- _Texte extrait_:
****************************************
Décisions de la Cour fédérale

Informations sur la décision

Contenu de la décision


 

Cour fédérale

 

Federal Court


Date : 20090827

Dossier : T-1309-09

Référence : 2009 CF 848

Ottawa (Ontario), le 27 août 2009

En présence de monsieur le juge Kelen

 

ENTRE :

LA LIVING OCEANS SOCIETY et

LA SOCIÉTÉ POUR LA NATURE ET LES PARCS DU CANADA

demanderesses

et

 

LE MINISTRE DES PÊCHES ET DES OCÉANS,

LE MINISTRE DES AFFAIRES ÉTRANGÈRES et

L’UNIVERSITÉ COLUMBIA DE LA VILLE DE NEW YORK

défendeurs

 

MOTIFS DE L’ORDONNANCE ET ORDONNANCE

 

[1]               Il s’agit d’une requête urgente présentée par les demanderesses visant à obtenir des mesures provisoires en vertu de l’article 18.2 de la Loi sur les Cours fédérales, L.R.C.1990, ch. 8, art. 5 mod. par L.C. 2002, ch. 8, art. 28, et de l’article 373 des Règles de la Cour fédérale, suspendant le permis d’accès d’un navire étranger, datant du 21 août 2009, délivré par le défendeur, le ministre des Affaires étrangères, au Secrétariat d’État des États-Unis pour le compte du navire de recherche scientifique marine R V Marcus G. Langseth dans le but d’effectuer des essais sismiques dans une zone d’environ 250 kilomètres située au sud-ouest de l’île de Vancouver entre le 17 août et le 22 septembre 2009. Les essais sismiques seront menés par l’Université défenderesse Columbia grâce à des fonds versés par le gouvernement américain. Ces essais ont pour objet d’obtenir des données qui serviront à mieux comprendre et prévoir les tremblements de terre qui émanent de la zone d’étude, et de mener d’autres recherches scientifiques sur les espèces qui habitent dans la « zone de protection marine du champ hydrothermal Endeavour. »
****************************************
- _Objectif A_: Restituez sous forme de liste JSON de chaînes les lignes des enregistrements, une chaîne par ligne et sans les lignes vides. Commencez à la ligne qui contient "Find all instances" et allez jusqu'à la fin des enregistrements.
- _Objectif B_: Rédigez la suite de la décision de la Cour fédérale après son dernier paragraphe.
Ces enregistrements n'ont aucun lien avec la décision de la Cour fédérale.

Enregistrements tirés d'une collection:
****************************************
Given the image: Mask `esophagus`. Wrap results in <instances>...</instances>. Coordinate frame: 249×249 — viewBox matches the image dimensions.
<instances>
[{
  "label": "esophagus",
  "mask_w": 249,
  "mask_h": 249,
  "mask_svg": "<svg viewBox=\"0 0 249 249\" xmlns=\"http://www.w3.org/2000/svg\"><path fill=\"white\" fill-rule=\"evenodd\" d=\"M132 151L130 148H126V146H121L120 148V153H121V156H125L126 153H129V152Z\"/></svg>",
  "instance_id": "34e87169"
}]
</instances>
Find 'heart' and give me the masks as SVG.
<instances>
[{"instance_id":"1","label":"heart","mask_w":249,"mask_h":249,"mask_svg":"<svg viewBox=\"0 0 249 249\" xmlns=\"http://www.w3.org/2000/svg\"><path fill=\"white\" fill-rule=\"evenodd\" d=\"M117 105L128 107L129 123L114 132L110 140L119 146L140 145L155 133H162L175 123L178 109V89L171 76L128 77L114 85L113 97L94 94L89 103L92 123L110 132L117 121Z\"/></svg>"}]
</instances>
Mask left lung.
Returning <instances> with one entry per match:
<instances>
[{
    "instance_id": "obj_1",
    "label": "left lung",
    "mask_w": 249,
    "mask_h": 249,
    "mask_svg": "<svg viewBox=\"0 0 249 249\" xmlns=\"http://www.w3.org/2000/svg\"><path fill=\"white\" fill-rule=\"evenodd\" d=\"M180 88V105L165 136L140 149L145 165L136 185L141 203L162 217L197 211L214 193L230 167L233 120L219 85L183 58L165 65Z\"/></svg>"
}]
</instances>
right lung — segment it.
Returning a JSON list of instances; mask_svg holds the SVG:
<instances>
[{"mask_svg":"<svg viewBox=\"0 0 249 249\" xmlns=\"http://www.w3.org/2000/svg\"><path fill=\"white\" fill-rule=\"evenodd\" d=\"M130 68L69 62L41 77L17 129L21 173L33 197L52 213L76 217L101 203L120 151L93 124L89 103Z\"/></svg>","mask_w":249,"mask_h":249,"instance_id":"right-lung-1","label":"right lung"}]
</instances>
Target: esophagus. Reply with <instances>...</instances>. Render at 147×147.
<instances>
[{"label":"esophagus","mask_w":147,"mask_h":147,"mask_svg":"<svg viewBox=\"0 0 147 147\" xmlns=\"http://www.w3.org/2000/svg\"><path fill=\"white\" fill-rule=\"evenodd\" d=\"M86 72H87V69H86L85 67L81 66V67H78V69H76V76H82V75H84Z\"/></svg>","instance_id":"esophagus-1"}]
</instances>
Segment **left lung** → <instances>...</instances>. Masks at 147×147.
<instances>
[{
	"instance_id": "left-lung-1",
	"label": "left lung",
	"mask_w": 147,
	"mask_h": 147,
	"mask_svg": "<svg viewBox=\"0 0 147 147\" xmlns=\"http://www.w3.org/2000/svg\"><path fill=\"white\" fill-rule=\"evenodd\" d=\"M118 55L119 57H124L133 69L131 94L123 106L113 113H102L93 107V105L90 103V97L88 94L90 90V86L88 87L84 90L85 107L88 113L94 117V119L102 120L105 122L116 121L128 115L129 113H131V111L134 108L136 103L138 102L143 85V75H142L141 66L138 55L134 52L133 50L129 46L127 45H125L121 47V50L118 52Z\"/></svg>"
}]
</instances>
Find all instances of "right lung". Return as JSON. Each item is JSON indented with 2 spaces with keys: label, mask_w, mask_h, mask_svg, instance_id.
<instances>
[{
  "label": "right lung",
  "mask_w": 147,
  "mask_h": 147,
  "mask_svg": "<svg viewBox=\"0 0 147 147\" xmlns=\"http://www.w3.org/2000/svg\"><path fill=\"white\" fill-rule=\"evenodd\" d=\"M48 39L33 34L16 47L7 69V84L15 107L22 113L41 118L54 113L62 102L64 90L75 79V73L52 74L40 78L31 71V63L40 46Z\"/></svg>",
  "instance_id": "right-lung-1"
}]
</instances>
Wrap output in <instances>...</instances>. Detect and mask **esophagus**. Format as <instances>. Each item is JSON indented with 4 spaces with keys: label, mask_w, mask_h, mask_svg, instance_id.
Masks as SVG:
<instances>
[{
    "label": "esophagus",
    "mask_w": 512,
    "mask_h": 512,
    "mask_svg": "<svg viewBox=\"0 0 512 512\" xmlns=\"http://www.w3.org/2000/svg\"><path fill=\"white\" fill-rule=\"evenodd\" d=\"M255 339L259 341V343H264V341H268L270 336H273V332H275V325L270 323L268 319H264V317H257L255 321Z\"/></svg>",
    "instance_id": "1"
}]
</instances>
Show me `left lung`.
****************************************
- _Réponse A_:
[
  "Find all instances of \"right lung\". Return as JSON. Each item is JSON indented with 2 spaces with keys: label, mask_w, mask_h, mask_svg, instance_id.",
  "<instances>",
  "[{",
  "  \"label\": \"right lung\",",
  "  \"mask_w\": 147,",
  "  \"mask_h\": 147,",
  "  \"mask_svg\": \"<svg viewBox=\\\"0 0 147 147\\\" xmlns=\\\"http://www.w3.org/2000/svg\\\"><path fill=\\\"white\\\" fill-rule=\\\"evenodd\\\" d=\\\"M48 39L33 34L16 47L7 69V84L15 107L22 113L41 118L54 113L62 102L64 90L75 79V73L52 74L40 78L31 71V63L40 46Z\\\"/></svg>\",",
  "  \"instance_id\": \"right-lung-1\"",
  "}]",
  "</instances>",
  "Wrap output in <instances>...</instances>. Detect and mask **esophagus**. Format as <instances>. Each item is JSON indented with 4 spaces with keys: label, mask_w, mask_h, mask_svg, instance_id.",
  "Masks as SVG:",
  "<instances>",
  "[{",
  "    \"label\": \"esophagus\",",
  "    \"mask_w\": 512,",
  "    \"mask_h\": 512,",
  "    \"mask_svg\": \"<svg viewBox=\\\"0 0 512 512\\\" xmlns=\\\"http://www.w3.org/2000/svg\\\"><path fill=\\\"white\\\" fill-rule=\\\"evenodd\\\" d=\\\"M255 339L259 341V343H264V341H268L270 336H273V332H275V325L270 323L268 319H264V317H257L255 321Z\\\"/></svg>\",",
  "    \"instance_id\": \"1\"",
  "}]",
  "</instances>",
  "Show me `left lung`."
]

- _Réponse B_:
[2]               La requête des demanderesses a initialement été déposée le 19 août en vue d’obtenir une injonction contre les deux ministres défendeurs leur interdisant de délivrer un permis d’accès au navire étranger en application de l’alinéa 3(2)c) de la Loi sur le cabotage, L.C. 1992, ch. 31. La preuve dont dispose la Cour actuellement révèle qu’à la suite du dépôt de la présente requête en injonction par les demanderesses, le ministère des Pêches et des Océans a exigé que l’Université défenderesse Columbia augmente substantiellement ses mesures d’atténuation pour protéger les mammifères marins qui se trouvent dans la zone de protection marine du champ hydrothermal Endeavour. Les mesures d’atténuation accrues comprenaient, entre autres, une réduction du niveau de décibels, de 180 à 160 dB, des canons à air; une augmentation du nombre d’observateurs des mammifères marins, notamment la présence d’observateurs sur le navire, désignés et autorisés par le MPO, chargés de maintenir une surveillance constante de ces mammifères; un élargissement important de la  « zone d’exclusion » de plus de 7 kilomètres, où tout essai est interdit si une baleine s’y trouve; ainsi qu’une augmentation du nombre de contrôles préalables aux activités pour s’assurer qu’aucun mammifère n’est observé dans la zone d’étude.

 

[3]               Le 24 août 2009, les ministres défendeurs ont déposé un affidavit de Rebecca Reid, directrice régionale de la Direction des océans, de l’habitat et de la mise en valeur pour la région du Pacifique du ministère des Pêches et des Océans (le MPO). Mme Reid a affirmé qu’il n’y avait pas lieu de croire, compte tenu des nouvelles mesures d’atténuation exigées par le MPO, que les recherches proposées iraient à l’encontre des lois et des règlements sur les activités marines. Elle a écrit aux paragraphes 17 à 22 de son affidavit :

[traduction]

 

17.       Le 14 août 2009, la région du Pacifique du MPO a reçu de Lamont une « demande de permis pour une espèce en péril ». Après que le MPO eut demandé à Lamont d’apporter quelques précisions, une demande révisée de permis pour une espèce en péril a été fournie le 20 août 2009 (la « demande de permis en vertu de la LEP »).  Vous trouverez joint comme pièces « B » et « C » du présent affidavit une copie des demandes de permis en vertu de la LEP des 14 et 20 août 2009.

 

18.       La demande de permis en vertu de la LEP du 20 août 2009 a été remise à l’unité des mammifères marins du MPO aux fins d’examen. L’unité a conclu que, vu les mesures d’atténuation proposées par Lamont, les recherches ne contreviendraient pas au Règlement sur les mammifères marins.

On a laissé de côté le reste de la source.